## Exercise set
(a) In the Ladino spell-checker thread, under what license is the dictionary's content released?
(b) Extend the Ladino spell-checker thread, picking up right after its final sentence.
*** Opening Source text ***
Re: Creating a Ladino spell-checker and including it in OS projects

2022-06-17 Thread Dan Kenigsberg
On Wed, Jun 15, 2022 at 10:23:47AM +0300, Gabor Szabo wrote:
> On Mon, Jun 13, 2022 at 9:00 AM Dan Kenigsberg 
> wrote:
> 
> > On Sun, Jun 12, 2022 at 04:24:27PM +0300, Gabor Szabo wrote:
> > > Hi Dan,
> > >
> > >
> > > On Tue, Jun 7, 2022 at 11:18 PM Dan Kenigsberg  > >
> > > wrote:
> > >
> > > > On Wed, Jun 01, 2022 at 06:47:41AM +0300, Gabor Szabo wrote:
> > > > > Hi,
> > > > >
> > > > > I've been working on an online Ladino (Judeo-Espanyol) dictionary
> > > > > https://diksionaryo.szabgab.com/ The code is open source the
> > content is
> > > > > CC BY-SA 4.0  https://creativecommons.org/licenses/by-sa/4.0/
> > > > > All linked from the About page.
> > > > > Along with the creation of the translation I also have a (growing)
> > list
> > > > of
> > > > > ladino words.
> > > > >
> > > > > I would like to make this available as a spell checker in various
> > Open
> > > > > Source tools.
> > > > > E.g. Firefox, Chromium, LibreOffice etc.
> > > > > I wrote about it a few weeks ago
> > > > > https://szabgab.com/add-spellchecker-to-various-applications.html
> > but I
> > > > am
> > > > > still unclear what and how to do.
> > > > >
> > > > > I started to generate a pair of files that resemble the format of
> > hspell,
> > > > > but I don't know how to really test them and in any case they don't
> > seem
> > > > to
> > > > > work well.
> > > > > I also don't know how to distribute what I already have and how to
> > make
> > > > it
> > > > > included in those projects.
> > > > >
> > > > > Anyone here has experience with spell-checkers?
> > > > > Could anyone help me in the project or at least point me in the right
> > > > > direction?
*** Closing Source text ***
*** Opening Dataset content ***
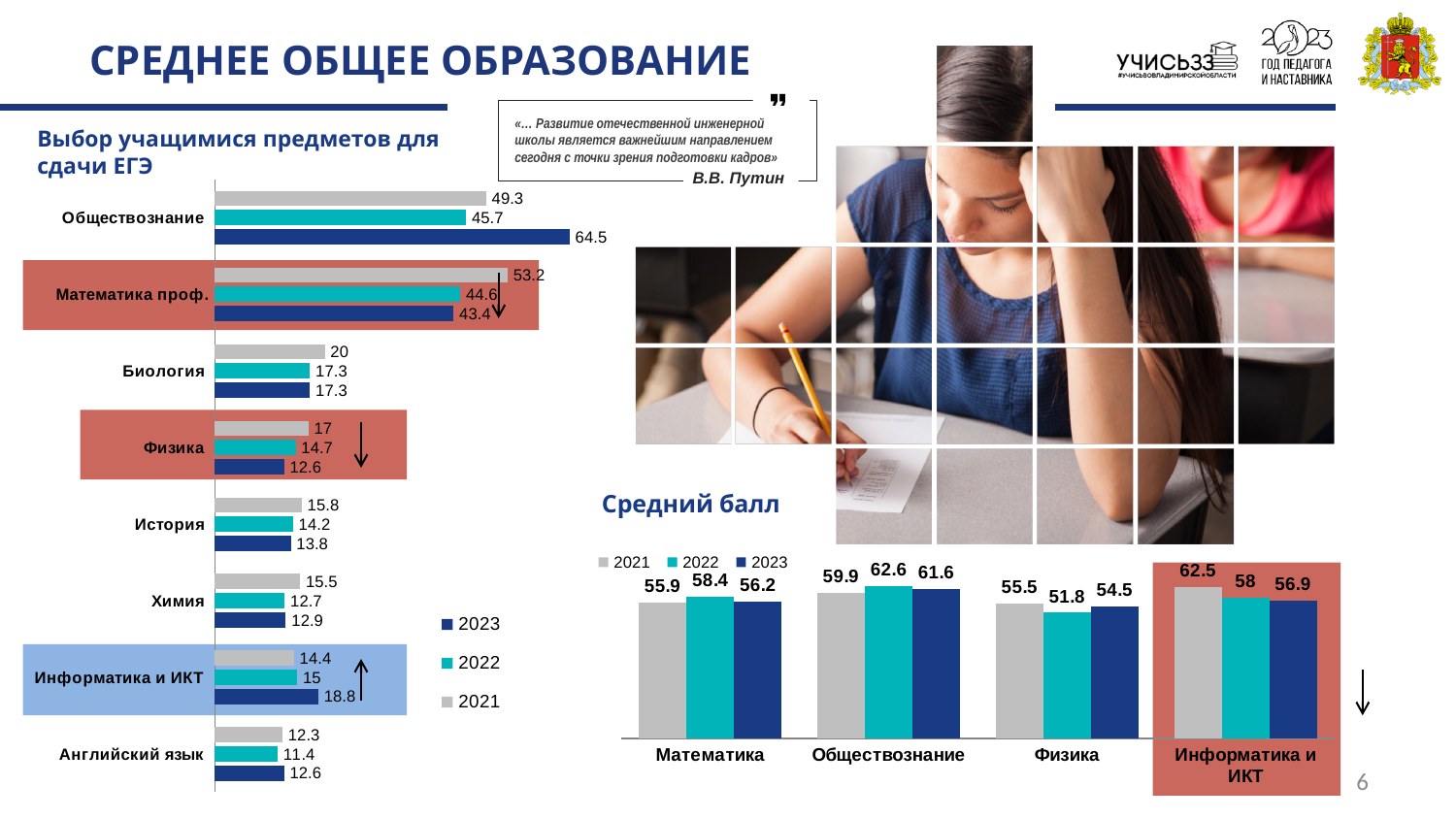
In the chart "Выбор учащимися предметов для сдачи ЕГЭ", what is the value for Информатика и ИКТ in 2021? 14.4 In the chart "Выбор учащимися предметов для сдачи ЕГЭ", which subject has the highest value for 2023? Обществознание In the chart "Выбор учащимися предметов для сдачи ЕГЭ", what kind of chart is it? Bar chart In the chart "Выбор учащимися предметов для сдачи ЕГЭ", which subject has the lowest value for 2022? Английский язык In the chart "Средний балл", which subject has the highest value for 2021? Информатика и ИКТ In the chart "Средний балл", what is the value for Физика in 2022? 51.8 In the chart "Средний балл", do the values for Информатика и ИКТ rise or fall from 2021 to 2023? Fall In the chart "Средний балл", is the 2022 value for Математика larger or smaller than the 2022 value for Обществознание? Smaller In the chart "Средний балл", how many series does the legend list? 3 In the chart "Выбор учащимися предметов для сдачи ЕГЭ", what is the difference between the 2023 and 2021 values for Физика? 4.4 In the chart "Выбор учащимися предметов для сдачи ЕГЭ", what is the value for Обществознание in 2023? 64.5 In the chart "Выбор учащимися предметов для сдачи ЕГЭ", how many subjects are shown? 8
*** Closing Dataset content ***
## Answers in order
(a) CC BY-SA 4.0

(b)
> > > >
> > > > Well, if I were you, I'd start by creating a github repository with
> > your
> > > > code and a tagged version of your artifacts, these .aff and .dic files
> > > > used by hunspell.

I think that if you do so ^^^ you'd have a stable URL to share.

> > > >
> > >
> > > It is being generated now on every push:
> > > https://github.com/szabgab/ladino-diksionaryo-generated/
> >
> > Thanks for the URL. But where are the artifacts? They probably hide in
> > plain sight... Can you provide a URL to the .aff/.dic files?
> >
> 
> Oh well, GitHub can be tricky sometimes :)
> (I think this is the direct link to download the zip of the two files:
> https://github.com/szabgab/ladino-diksionaryo-generated/suites/6938585306/artifacts/270273527
> )
> 
> Manually:
> Visit the project repo:
> https://github.com/szabgab/ladino-diksionaryo-generated/
> click on "Actions"
> then on the job that created the artifact (in this case it is called CI)
> There you'll have the artifacts of the project
> e.g. This is the direct link to a recent build
> https://github.com/szabgab/ladino-diksionaryo-generated/actions/runs/2500028854
> 
> If you now click on "hunspell" it will download the two files in a zip.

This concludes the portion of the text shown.